■ Records shown
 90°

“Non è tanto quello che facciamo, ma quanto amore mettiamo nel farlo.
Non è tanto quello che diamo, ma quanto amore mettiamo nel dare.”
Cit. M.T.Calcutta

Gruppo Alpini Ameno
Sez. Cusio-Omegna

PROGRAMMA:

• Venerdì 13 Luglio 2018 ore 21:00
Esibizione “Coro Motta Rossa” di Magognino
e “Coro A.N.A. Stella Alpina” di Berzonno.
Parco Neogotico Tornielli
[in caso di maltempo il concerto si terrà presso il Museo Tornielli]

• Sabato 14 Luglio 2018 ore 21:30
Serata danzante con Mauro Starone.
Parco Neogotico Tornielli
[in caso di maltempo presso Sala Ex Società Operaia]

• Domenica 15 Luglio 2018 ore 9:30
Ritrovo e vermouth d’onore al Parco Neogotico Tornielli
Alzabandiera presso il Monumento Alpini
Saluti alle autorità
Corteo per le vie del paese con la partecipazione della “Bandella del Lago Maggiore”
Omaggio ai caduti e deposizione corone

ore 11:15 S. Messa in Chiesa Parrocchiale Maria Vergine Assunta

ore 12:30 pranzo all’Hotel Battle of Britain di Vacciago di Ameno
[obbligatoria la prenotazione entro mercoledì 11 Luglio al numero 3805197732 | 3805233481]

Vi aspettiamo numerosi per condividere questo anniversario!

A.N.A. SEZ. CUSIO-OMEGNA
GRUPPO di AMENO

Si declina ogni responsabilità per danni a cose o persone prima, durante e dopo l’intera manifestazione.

---

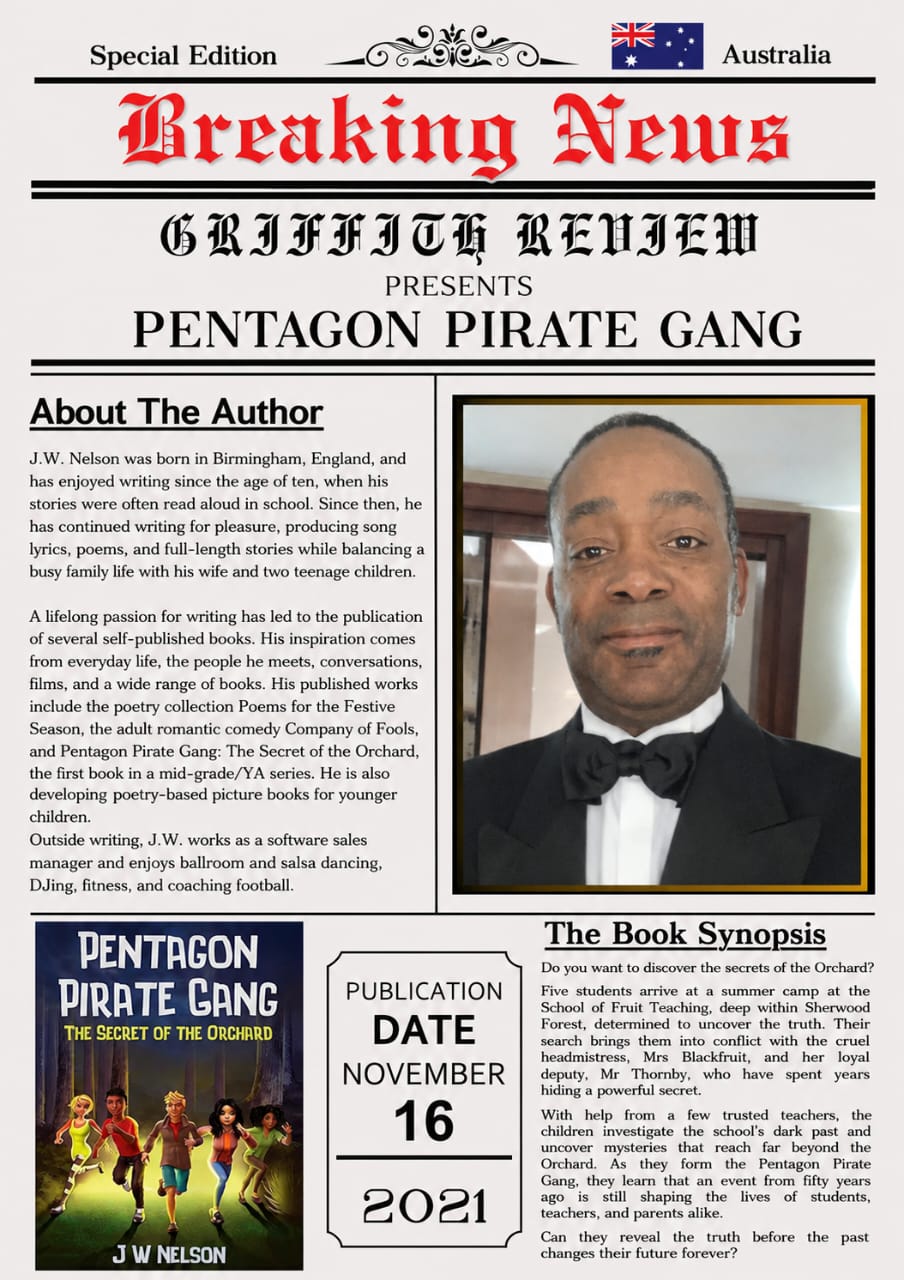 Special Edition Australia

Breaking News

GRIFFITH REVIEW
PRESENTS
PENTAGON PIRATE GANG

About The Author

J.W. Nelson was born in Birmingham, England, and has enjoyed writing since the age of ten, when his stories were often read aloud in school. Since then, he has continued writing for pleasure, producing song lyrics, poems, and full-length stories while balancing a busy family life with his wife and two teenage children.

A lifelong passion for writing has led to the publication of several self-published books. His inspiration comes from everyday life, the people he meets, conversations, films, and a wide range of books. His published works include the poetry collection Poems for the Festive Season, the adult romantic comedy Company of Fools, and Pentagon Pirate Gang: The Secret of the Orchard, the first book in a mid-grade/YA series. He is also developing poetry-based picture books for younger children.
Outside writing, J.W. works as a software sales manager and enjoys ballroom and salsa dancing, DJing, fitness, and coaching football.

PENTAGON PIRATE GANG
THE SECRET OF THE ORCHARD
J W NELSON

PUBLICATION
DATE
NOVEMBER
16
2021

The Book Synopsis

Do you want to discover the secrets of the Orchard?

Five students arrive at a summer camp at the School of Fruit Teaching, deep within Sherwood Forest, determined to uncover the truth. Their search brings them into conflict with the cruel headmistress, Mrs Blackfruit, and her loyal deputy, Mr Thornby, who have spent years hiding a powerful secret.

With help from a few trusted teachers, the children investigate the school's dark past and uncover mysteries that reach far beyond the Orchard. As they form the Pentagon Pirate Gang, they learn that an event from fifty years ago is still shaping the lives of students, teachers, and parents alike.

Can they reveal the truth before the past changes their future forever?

■ Activity
Starting at the line that contains "A.N.A. SEZ. CUSIO-OMEGNA" and stopping after the line that contains "Si declina ogni", write out every line exactly as it appears above, and no other line.

■ Problem solution
A.N.A. SEZ. CUSIO-OMEGNA
GRUPPO di AMENO

Si declina ogni responsabilità per danni a cose o persone prima, durante e dopo l’intera manifestazione.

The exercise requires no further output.